The structure that survives pressure
Each runbook should answer five questions fast:
1. When does this apply?
Lead with the trigger: the exact alert name or symptom. “Use this when CheckoutLatencyHigh fires” lets someone match their alert to the right page in two seconds.
2. How bad is it / how do I confirm?
The read-only diagnostic commands that confirm you’re in the right runbook. Confirmation before action — pulling the wrong lever is how a SEV3 becomes a SEV1.
3. How do I mitigate?
The fastest safe action to stop customer pain, clearly separated from root-cause fixing. At 3 AM you mitigate first and diagnose later.
4. How do I fix it?
The actual remediation steps, ordered, with verification after each.
5. Who do I escalate to?
Named role and how to reach them when the runbook runs out. A runbook that ends with “if this doesn’t work, good luck” is incomplete.
Keep diagnostics and destructive actions visually separate
Mark every command’s blast radius. I literally label them in the runbook:
- [SAFE] read-only:
kubectl get,journalctl,promtool query - [CAUTION] small change or shell-in:
kubectl exec, config edits - [DESTRUCTIVE] restarts, deletes, scaling, failovers, migrations
The tired brain reaches for the nearest command. If the destructive ones are visually flagged and placed after the diagnostics, you build in a pause exactly where you need it.
Fight rot with ownership and execution
Runbooks rot the moment the system changes. Two habits keep them honest:
Assign an owner per runbook. Not a team — a name. Ownership rotates, but at any moment one person is accountable for it being correct.
Execute them on purpose. During gamedays, or even a quiet on-call shift, actually run the runbook step by step. Every stale command, renamed service, and missing permission surfaces immediately. A runbook that’s never executed in calm conditions will fail in a crisis.
I also add a “last verified” date to the top of every runbook. If it’s older than a quarter, treat it as suspect.
Where AI speeds this up
Writing runbooks is tedious, which is why they don’t get written. AI removes most of that friction.
Drafting from a resolved incident. Right after an incident, paste the command history and ask:
“Turn this incident’s diagnostic and remediation commands into a runbook. Group into Confirm, Mitigate, and Fix sections. Label each command SAFE, CAUTION, or DESTRUCTIVE. Note expected output for the diagnostic commands.”
You capture the runbook while the knowledge is fresh, instead of promising to write it later and never doing it.
Auditing for gaps.
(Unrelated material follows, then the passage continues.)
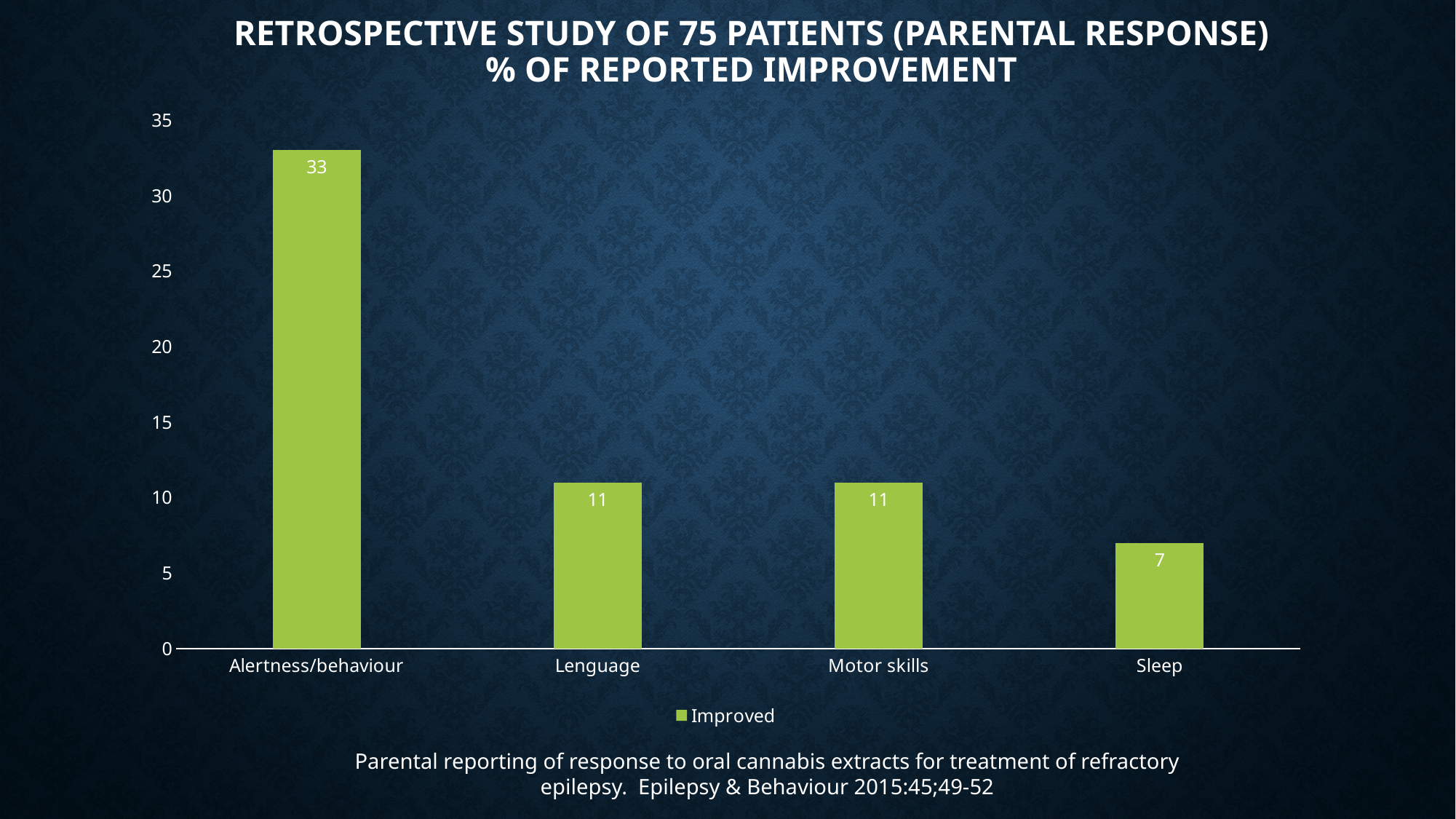
What is the difference between the values for Lenguage and Sleep? 4 What is the value for Motor skills? 11 Is the value for Alertness/behaviour greater or less than 30? greater Which is larger, the value for Motor skills or the value for Sleep? Motor skills How many series does the legend list? 1 What is the value for Alertness/behaviour? 33 Which category has the lowest value? Sleep What is the difference between the values for Alertness/behaviour and Sleep? 26 Which category has the highest value? Alertness/behaviour How many categories are shown on the x axis? 4 What is the value for Sleep? 7 What kind of chart is shown on the slide? bar chart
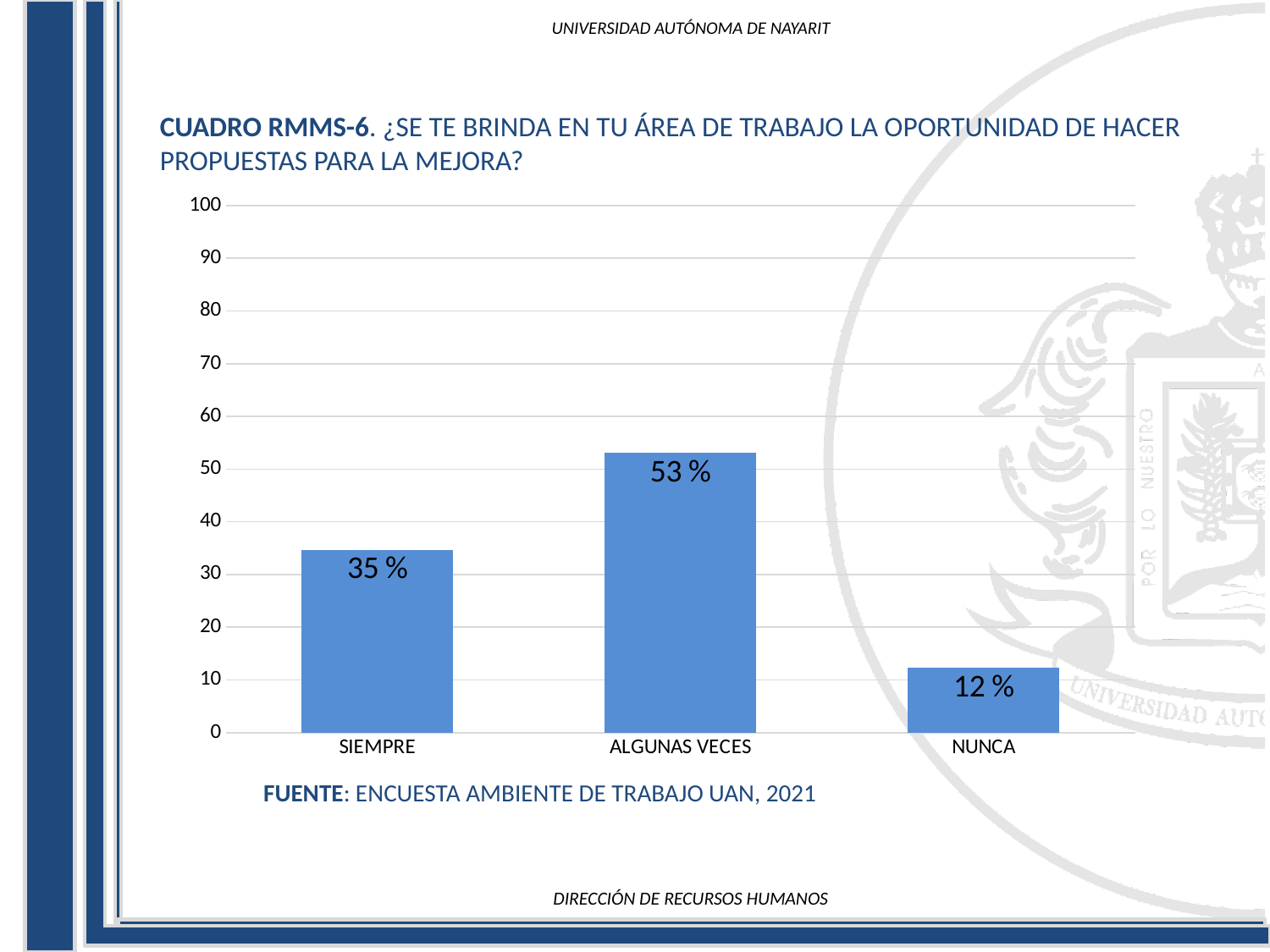
Which category has the lowest value? NUNCA What kind of chart is shown on the slide? bar chart Which is larger, the value for SIEMPRE or the value for NUNCA? SIEMPRE What is the value for NUNCA? 12 % Is the value for ALGUNAS VECES greater or less than 50? greater What source is cited below the chart? ENCUESTA AMBIENTE DE TRABAJO UAN, 2021 What is the value for SIEMPRE? 35 % What is the difference between the values for SIEMPRE and NUNCA? 23 % Which category has the highest value? ALGUNAS VECES What is the value for ALGUNAS VECES? 53 % What is the difference between the values for ALGUNAS VECES and SIEMPRE? 18 % How many categories are shown on the x axis? 3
Paste an existing runbook and ask the model to find missing rollback steps, commands without verification, or destructive actions that aren’t flagged. It’s a fast second set of eyes.
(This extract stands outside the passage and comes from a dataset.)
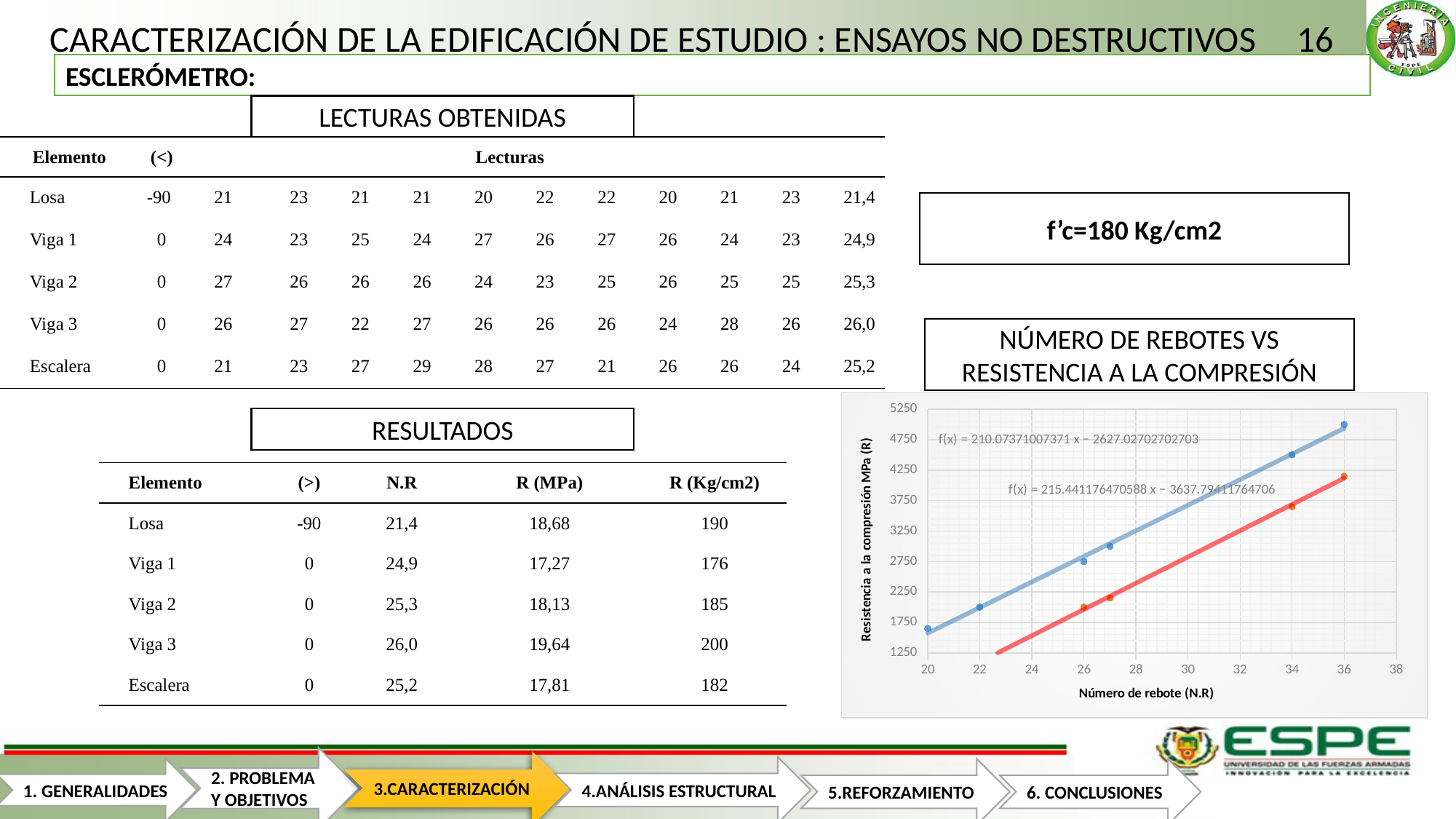
What is the trendline equation printed at the top of the chart? f(x) = 210.07371007371 x − 2627.02702702703 What kind of chart is shown under the title 'NÚMERO DE REBOTES VS RESISTENCIA A LA COMPRESIÓN'? scatter chart In the chart, do the plotted values rise or fall as the number of rebounds (N.R) increases along the x axis? rise Is the value of the red series at N.R = 26 greater or less than 2250? less How many red data points are plotted in the chart? 4 What is the title of the x axis of the chart? Número de rebote (N.R) At N.R = 34, which series has the higher value, the blue one or the red one? blue How many blue data points are plotted in the chart? 6 Is the value of the blue series at N.R = 36 greater or less than 4750? greater Is the value of the blue series at N.R = 20 greater or less than 1750? less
Filling the verification gaps. Ask it what the expected output of each diagnostic command should look like, then sanity-check against your real system.
One firm rule: AI drafts, humans verify against the real system. A model will confidently invent a flag or a metric name that doesn’t exist in your environment. Run every generated command in a safe context before it goes in the book.
We keep incident-response prompts for runbook drafting, and the Incident Response tool produces risk-classified, safest-first command plans you can lift straight into a runbook.
The minimum that beats nothing
You don’t need a polished runbook library to start. For your top three alerts, write down: the trigger, two confirmation commands, one mitigation, and who to escalate to. That single page, findable and current, will save a future you who is too tired to think clearly. Build from there.
Generated runbook steps are assistive. Verify every command in your own environment before relying on it during an incident.